### Work order 1
From the soil metagenomics text below, list every factor it names as one that the degree of soil heterogeneity depends on.
### Work order 2
Render this sentence from the soil metagenomics text below in French: "Soils are vertically and horizontally structured ecosystems, which are composed of a multitude of different microhabitats comprising diverse physical, chemical, and biological properties (Totsche et al. 2010)."
### Work order 3
Check each statement against the soil metagenomics text below. Answer yes or no for each, and quote the words that decide it.
(a) The rhizosphere is more heterogeneous than bulk soil.
(b) Soil texture affects how efficiently nucleic acids can be extracted.
(c) DNA extraction typically uses between 500 mg and 10 g of soil.

### Source document

· · ·

Previous papers have focused on specific aspects of metagenomic data generation or analysis, such as the impact of the DNA extraction methods and read annotation stringency on the apparent composition of a metagenome (Delmont et al. 2013), the importance of coverage estimation (Rodriguez-R and Konstantinidis 2014a) or the change from the current use of gene-centric snapshots towards genome-centric temporal studies (Prosser 2015). Major steps and recommendations for further reading are summarized in Table 1. In this paper, we discuss some basic guidelines for the experimental design of metagenomic surveys to characterize community composition and function of soil microbiomes, without losing the environmental context.
Sampling strategy
Soils are vertically and horizontally structured ecosystems, which are composed of a multitude of different microhabitats comprising diverse physical, chemical, and biological properties (Totsche et al. 2010). The degree of heterogeneity strongly depends on (i) the sampled compartment, e.g., the rhizosphere is less heterogeneous compared to bulk soil (Hinsinger et al. 2009), (ii) the soil texture, which strongly influences aggregate formation and also nucleic acid extraction efficiency, (iii) the above ground diversity and plant coverage, (iv) season, and (v) specific site characteristics like slope, shadowing, and groundwater table. (Petersen and Esbensen 2005). Taking this heterogeneity into account, the typically 500 mg to 10 g soil used for DNA extraction often do not reflect a single microsite, but a mixture of different compartments with differing chemical, physical, and biological properties, which often makes data interpretation quite challenging and only allows a correlative analysis of microbial data with abiotic soil properties, but does not increase our mechanistic understanding of how soil ecosystems work.

· · ·

### Extracted records

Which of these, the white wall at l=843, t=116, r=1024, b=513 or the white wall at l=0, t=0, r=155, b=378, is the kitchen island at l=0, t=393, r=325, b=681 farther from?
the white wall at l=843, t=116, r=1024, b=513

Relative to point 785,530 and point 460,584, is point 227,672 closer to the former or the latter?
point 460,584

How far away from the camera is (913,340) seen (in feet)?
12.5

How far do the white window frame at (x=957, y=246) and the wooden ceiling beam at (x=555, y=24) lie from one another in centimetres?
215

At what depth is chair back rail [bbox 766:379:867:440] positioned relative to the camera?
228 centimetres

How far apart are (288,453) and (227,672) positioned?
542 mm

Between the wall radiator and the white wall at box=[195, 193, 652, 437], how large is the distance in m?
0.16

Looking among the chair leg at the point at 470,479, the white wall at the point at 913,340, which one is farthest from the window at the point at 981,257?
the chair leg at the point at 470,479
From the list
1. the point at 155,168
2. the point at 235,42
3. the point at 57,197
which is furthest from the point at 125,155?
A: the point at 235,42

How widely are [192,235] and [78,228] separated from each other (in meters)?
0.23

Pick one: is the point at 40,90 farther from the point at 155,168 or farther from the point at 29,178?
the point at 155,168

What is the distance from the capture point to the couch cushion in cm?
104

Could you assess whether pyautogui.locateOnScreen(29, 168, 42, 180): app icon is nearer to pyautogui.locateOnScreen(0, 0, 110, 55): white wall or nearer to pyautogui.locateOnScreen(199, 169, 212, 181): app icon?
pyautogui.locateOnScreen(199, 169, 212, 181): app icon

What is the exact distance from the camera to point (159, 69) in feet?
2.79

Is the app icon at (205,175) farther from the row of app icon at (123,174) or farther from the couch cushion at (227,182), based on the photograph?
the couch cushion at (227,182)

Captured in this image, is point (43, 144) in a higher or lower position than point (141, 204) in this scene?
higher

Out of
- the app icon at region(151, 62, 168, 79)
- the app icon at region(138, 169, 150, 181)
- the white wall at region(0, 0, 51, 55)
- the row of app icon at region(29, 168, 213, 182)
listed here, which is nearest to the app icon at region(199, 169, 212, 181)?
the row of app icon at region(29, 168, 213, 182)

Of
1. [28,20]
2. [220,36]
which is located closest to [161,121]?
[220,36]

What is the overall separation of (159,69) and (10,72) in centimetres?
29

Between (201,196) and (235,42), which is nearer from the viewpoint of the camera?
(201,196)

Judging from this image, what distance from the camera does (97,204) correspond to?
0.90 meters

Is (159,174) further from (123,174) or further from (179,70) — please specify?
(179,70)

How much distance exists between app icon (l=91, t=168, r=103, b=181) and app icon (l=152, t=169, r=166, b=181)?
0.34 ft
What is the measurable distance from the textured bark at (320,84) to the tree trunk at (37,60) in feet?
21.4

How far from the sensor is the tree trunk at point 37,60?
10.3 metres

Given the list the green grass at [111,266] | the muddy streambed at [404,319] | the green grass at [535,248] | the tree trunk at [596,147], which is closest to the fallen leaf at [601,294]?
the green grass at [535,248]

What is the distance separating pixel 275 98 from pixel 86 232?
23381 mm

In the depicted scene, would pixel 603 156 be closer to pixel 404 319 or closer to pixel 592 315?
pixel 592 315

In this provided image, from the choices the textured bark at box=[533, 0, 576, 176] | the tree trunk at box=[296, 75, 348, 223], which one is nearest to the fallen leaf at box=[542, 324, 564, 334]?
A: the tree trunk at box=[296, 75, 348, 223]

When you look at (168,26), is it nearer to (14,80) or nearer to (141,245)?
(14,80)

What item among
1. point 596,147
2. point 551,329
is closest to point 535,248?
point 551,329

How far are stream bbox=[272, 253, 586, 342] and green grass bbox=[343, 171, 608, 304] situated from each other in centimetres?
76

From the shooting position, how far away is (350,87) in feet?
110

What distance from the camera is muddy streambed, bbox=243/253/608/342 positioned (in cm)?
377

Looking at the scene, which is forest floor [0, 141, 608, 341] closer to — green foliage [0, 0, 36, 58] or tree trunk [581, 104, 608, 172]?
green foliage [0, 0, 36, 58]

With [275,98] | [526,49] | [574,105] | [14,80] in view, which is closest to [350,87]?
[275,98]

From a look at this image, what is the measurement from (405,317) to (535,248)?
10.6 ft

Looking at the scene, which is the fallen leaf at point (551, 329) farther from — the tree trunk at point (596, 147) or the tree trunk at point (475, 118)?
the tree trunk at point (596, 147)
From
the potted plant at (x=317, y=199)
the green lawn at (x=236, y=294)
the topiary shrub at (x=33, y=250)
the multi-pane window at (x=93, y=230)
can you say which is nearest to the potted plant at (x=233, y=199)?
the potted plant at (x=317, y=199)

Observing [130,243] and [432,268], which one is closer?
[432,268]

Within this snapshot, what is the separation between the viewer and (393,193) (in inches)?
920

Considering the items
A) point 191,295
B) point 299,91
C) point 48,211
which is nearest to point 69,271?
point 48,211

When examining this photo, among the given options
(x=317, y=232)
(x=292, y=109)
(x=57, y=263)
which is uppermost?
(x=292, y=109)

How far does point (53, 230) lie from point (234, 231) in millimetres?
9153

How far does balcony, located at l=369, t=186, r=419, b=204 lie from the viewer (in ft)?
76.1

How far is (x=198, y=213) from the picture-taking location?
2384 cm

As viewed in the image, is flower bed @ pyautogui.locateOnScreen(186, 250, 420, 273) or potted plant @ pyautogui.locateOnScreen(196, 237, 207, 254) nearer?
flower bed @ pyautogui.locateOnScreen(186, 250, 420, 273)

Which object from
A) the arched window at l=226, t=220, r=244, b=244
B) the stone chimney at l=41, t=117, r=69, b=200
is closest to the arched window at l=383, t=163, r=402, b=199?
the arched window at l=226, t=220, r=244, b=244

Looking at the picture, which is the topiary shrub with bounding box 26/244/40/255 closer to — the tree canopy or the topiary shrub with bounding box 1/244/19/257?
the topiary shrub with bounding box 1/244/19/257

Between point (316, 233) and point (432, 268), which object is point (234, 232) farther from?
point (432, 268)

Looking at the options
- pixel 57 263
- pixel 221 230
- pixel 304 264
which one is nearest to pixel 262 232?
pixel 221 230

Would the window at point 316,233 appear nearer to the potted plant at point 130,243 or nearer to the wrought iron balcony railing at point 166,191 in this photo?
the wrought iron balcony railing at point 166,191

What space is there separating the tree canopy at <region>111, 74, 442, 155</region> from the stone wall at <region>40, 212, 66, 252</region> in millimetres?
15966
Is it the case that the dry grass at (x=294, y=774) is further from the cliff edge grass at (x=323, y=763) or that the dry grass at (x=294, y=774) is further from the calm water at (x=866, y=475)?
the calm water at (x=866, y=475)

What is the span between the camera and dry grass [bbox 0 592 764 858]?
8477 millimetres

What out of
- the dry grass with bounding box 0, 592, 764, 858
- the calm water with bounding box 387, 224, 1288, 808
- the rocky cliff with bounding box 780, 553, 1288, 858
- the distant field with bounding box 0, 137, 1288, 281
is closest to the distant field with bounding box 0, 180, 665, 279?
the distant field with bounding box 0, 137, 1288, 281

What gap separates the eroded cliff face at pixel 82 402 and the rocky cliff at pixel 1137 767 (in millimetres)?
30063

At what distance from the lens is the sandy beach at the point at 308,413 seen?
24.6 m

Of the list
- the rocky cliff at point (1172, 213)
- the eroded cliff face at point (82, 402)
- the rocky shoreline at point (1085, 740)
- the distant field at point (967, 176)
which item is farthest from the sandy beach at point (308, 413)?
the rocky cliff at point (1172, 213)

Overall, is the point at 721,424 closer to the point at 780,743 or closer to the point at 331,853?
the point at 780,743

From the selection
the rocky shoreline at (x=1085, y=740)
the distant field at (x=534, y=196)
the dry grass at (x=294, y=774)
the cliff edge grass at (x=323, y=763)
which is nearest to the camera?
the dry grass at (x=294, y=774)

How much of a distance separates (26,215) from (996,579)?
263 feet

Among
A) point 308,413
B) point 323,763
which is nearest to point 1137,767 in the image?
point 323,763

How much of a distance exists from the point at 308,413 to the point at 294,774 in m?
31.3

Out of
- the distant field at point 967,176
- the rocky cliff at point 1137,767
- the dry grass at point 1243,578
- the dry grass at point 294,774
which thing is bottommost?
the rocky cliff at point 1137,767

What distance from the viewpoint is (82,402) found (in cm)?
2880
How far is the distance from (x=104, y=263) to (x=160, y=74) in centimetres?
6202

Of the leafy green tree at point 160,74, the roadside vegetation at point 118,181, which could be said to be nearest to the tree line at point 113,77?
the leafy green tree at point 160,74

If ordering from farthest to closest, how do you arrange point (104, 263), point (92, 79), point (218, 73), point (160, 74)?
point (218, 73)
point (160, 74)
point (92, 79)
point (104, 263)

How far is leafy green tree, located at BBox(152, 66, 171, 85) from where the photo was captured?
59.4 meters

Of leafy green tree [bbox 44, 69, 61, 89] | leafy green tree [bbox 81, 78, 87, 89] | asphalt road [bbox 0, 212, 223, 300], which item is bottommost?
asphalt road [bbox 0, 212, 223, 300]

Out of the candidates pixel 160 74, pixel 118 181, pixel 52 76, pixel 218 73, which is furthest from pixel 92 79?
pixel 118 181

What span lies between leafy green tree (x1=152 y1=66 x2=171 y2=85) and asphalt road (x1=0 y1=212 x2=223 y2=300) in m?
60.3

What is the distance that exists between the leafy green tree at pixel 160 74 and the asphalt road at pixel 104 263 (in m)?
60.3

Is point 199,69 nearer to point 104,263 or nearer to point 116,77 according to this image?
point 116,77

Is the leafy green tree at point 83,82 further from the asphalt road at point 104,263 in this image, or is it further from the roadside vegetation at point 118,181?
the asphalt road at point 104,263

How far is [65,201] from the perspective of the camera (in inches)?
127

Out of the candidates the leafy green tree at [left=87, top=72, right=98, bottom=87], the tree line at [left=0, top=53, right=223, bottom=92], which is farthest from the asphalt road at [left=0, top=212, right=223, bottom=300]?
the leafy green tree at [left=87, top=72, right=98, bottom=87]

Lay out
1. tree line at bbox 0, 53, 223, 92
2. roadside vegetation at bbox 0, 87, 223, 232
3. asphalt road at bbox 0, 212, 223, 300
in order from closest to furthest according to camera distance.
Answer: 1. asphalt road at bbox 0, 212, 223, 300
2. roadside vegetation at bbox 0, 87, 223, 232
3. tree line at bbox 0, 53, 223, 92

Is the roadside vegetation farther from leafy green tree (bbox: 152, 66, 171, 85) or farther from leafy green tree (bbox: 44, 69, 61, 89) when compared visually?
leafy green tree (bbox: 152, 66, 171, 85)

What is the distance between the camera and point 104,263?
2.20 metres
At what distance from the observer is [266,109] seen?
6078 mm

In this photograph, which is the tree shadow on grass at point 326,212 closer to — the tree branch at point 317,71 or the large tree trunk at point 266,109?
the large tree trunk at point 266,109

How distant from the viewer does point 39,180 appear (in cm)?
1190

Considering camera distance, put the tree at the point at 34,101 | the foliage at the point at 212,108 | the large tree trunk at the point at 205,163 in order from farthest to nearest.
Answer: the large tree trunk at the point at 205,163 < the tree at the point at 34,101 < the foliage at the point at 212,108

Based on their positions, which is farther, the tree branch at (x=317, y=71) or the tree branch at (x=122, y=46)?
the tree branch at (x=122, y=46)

· · ·

### Exercise result 1
1. The sampled compartment
2. The soil texture
3. The above ground diversity and plant coverage
4. Season
5. Specific site characteristics like slope, shadowing, and groundwater table

### Exercise result 2
Les sols sont des écosystèmes structurés verticalement et horizontalement, composés d'une multitude de microhabitats différents présentant des propriétés physiques, chimiques et biologiques diverses (Totsche et al. 2010).

### Exercise result 3
(a) No: "the rhizosphere is less heterogeneous compared to bulk soil"
(b) Yes: "the soil texture, which strongly influences aggregate formation and also nucleic acid extraction efficiency"
(c) Yes: "the typically 500 mg to 10 g soil used for DNA extraction"